*What you need to do*:
Copy all of the records below word for word, but leave out the pictures.

*Data shown*:
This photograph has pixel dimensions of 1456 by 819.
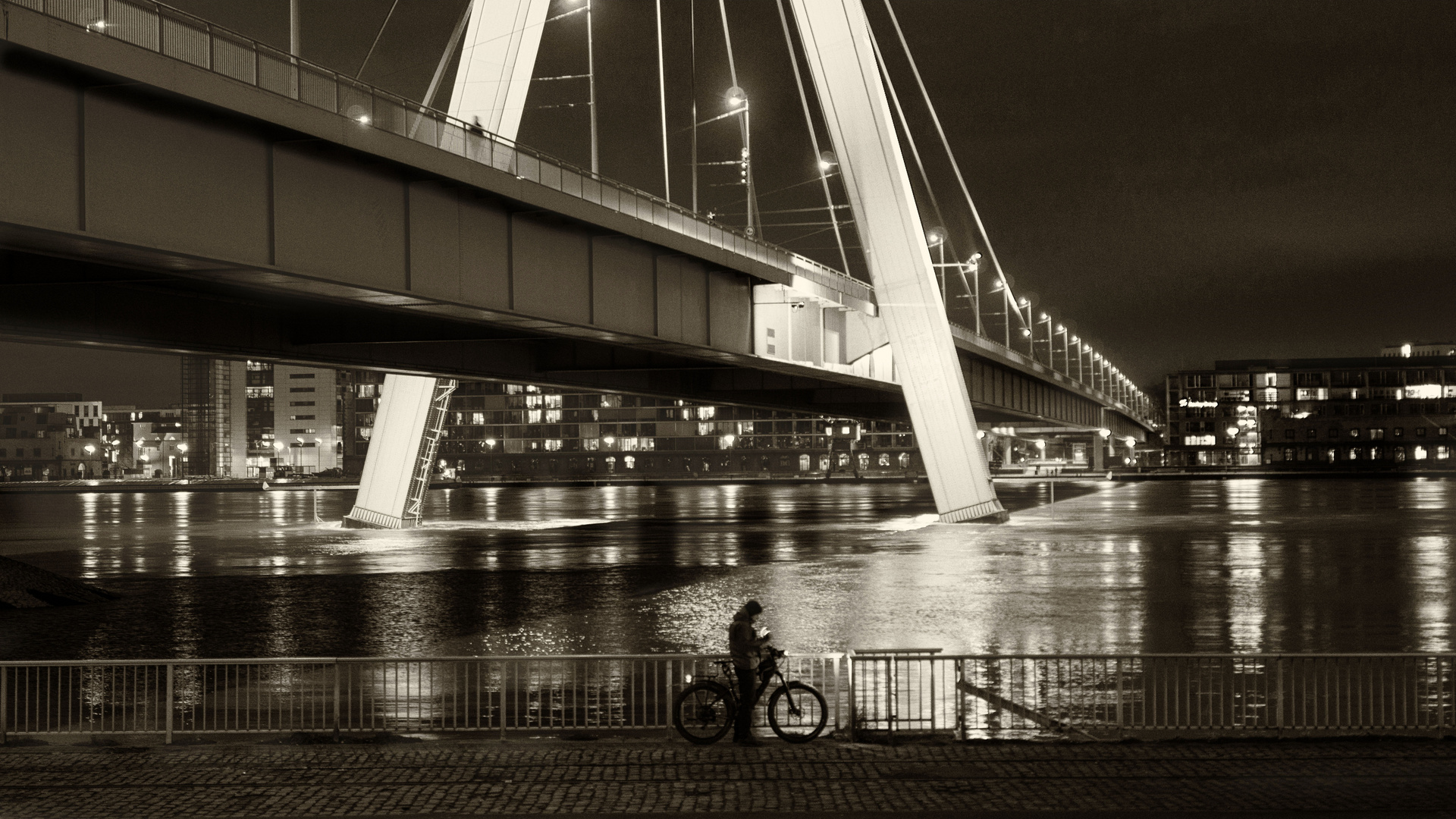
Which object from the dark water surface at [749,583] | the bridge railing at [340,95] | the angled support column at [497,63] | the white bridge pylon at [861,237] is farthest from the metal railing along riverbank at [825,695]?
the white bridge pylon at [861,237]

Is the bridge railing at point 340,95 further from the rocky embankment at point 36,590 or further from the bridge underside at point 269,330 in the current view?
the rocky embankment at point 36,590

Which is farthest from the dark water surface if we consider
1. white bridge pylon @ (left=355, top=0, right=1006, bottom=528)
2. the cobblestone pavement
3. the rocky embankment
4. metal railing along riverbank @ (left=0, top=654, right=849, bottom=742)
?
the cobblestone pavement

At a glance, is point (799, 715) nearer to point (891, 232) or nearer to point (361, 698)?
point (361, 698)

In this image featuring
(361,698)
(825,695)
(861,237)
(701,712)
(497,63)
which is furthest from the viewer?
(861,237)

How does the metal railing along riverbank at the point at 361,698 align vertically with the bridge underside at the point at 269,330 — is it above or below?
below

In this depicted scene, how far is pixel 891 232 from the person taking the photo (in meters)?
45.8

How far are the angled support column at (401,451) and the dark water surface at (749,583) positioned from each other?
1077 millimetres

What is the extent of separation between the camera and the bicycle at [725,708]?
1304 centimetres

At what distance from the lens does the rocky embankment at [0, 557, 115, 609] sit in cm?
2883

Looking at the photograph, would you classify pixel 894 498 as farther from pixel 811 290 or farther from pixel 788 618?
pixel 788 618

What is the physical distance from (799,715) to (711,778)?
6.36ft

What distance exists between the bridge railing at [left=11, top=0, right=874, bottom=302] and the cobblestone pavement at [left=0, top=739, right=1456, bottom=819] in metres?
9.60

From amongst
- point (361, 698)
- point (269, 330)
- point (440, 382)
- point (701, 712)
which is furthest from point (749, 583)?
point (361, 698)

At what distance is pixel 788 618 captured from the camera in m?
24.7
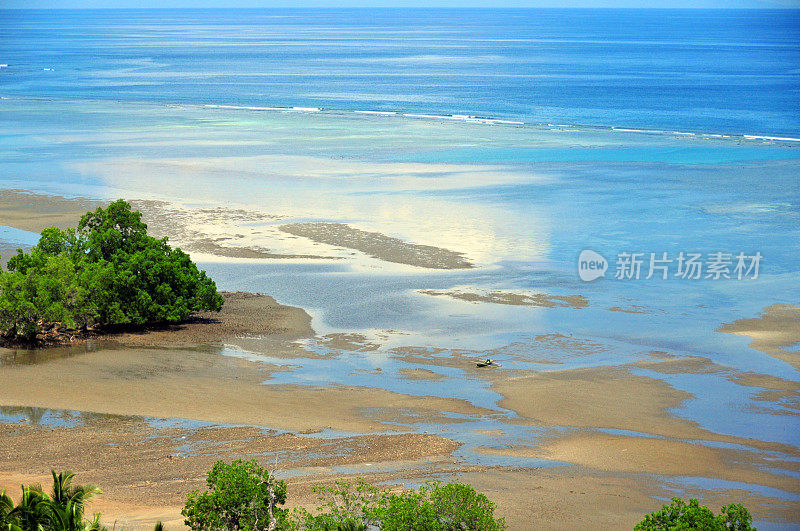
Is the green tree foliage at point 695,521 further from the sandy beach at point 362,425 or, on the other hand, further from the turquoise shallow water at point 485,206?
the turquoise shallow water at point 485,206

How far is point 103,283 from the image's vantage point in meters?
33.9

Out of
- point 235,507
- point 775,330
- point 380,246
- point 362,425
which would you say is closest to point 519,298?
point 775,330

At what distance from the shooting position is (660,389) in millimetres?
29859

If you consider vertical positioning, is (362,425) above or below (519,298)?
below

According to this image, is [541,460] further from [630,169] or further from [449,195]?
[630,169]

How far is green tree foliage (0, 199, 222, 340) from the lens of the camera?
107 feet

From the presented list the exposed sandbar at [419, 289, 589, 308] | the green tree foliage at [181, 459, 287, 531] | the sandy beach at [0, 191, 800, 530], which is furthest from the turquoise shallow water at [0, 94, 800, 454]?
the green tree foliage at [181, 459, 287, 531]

*Worked answer*:
This photograph has pixel dimensions of 1456 by 819.
Which object from the dark water surface at [749,583] | the bridge railing at [340,95] | the angled support column at [497,63] | the white bridge pylon at [861,237] is farthest from the metal railing along riverbank at [825,695]?
the white bridge pylon at [861,237]

Is the bridge railing at point 340,95 further from the rocky embankment at point 36,590 or further from the bridge underside at point 269,330 in the current view?
the rocky embankment at point 36,590

Which is farthest from the dark water surface if we consider
1. white bridge pylon @ (left=355, top=0, right=1006, bottom=528)
2. the cobblestone pavement
3. the rocky embankment
4. metal railing along riverbank @ (left=0, top=654, right=849, bottom=742)
?
the cobblestone pavement

At a glance, is point (799, 715) nearer to point (891, 232) or nearer to point (361, 698)?
point (361, 698)

In this image featuring
(361,698)
(825,695)
(861,237)
(701,712)
(497,63)
which is furthest from the viewer?
(861,237)

How does the metal railing along riverbank at the point at 361,698 align vertically with the bridge underside at the point at 269,330 — is it above or below?
below

In this depicted scene, how far is pixel 891 232 from the person taking the photo (in meters)?
45.8

How far are the angled support column at (401,451) and the dark water surface at (749,583) positioned from each other?
1077 millimetres

What is the extent of separation between the camera and the bicycle at [725,708]?
1304 centimetres

At what distance from the lens does the rocky embankment at [0, 557, 115, 609] sit in cm?
2883

Looking at the photograph, would you classify pixel 894 498 as farther from pixel 811 290 or farther from pixel 788 618?
pixel 788 618

What is the physical distance from (799,715) to (711,778)?
6.36ft

What distance exists between the bridge railing at [left=11, top=0, right=874, bottom=302] and the cobblestone pavement at [left=0, top=739, right=1456, bottom=819] in metres?
9.60

From amongst
- point (361, 698)
- point (269, 330)
- point (440, 382)
- point (701, 712)
which is furthest from point (749, 583)?
point (361, 698)

At what distance is pixel 788 618 captured from the camera in m?
24.7
Is the green tree foliage at point 695,521 further from the sandy beach at point 362,425 or, on the other hand, further from the turquoise shallow water at point 485,206?
the turquoise shallow water at point 485,206

How far is point 103,283 from the image's vantage point in meters?
33.9

Out of
- point 235,507
- point 775,330
- point 380,246
- point 362,425
which would you say is closest to point 519,298?
point 775,330

At what distance from the shooting position is (660,389) in millimetres?
29859

If you consider vertical positioning, is (362,425) above or below (519,298)?
below

According to this image, is [541,460] further from [630,169] or further from [449,195]?
[630,169]

How far is green tree foliage (0, 199, 222, 340) from the lens of the camera?
107 feet

From the presented list the exposed sandbar at [419, 289, 589, 308] | the green tree foliage at [181, 459, 287, 531] | the sandy beach at [0, 191, 800, 530], which is furthest from the turquoise shallow water at [0, 94, 800, 454]?
the green tree foliage at [181, 459, 287, 531]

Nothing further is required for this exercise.